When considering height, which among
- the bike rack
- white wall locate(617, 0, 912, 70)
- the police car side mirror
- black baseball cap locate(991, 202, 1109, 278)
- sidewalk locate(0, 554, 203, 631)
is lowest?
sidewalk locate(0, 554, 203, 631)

*Task directions*.
Write out the listing above line for line, with no change to any word, number, or mark.

*Response for this exercise*.
When considering height, which among
- the bike rack
- white wall locate(617, 0, 912, 70)
- the police car side mirror
- black baseball cap locate(991, 202, 1109, 278)
- sidewalk locate(0, 554, 203, 631)
is lowest?
sidewalk locate(0, 554, 203, 631)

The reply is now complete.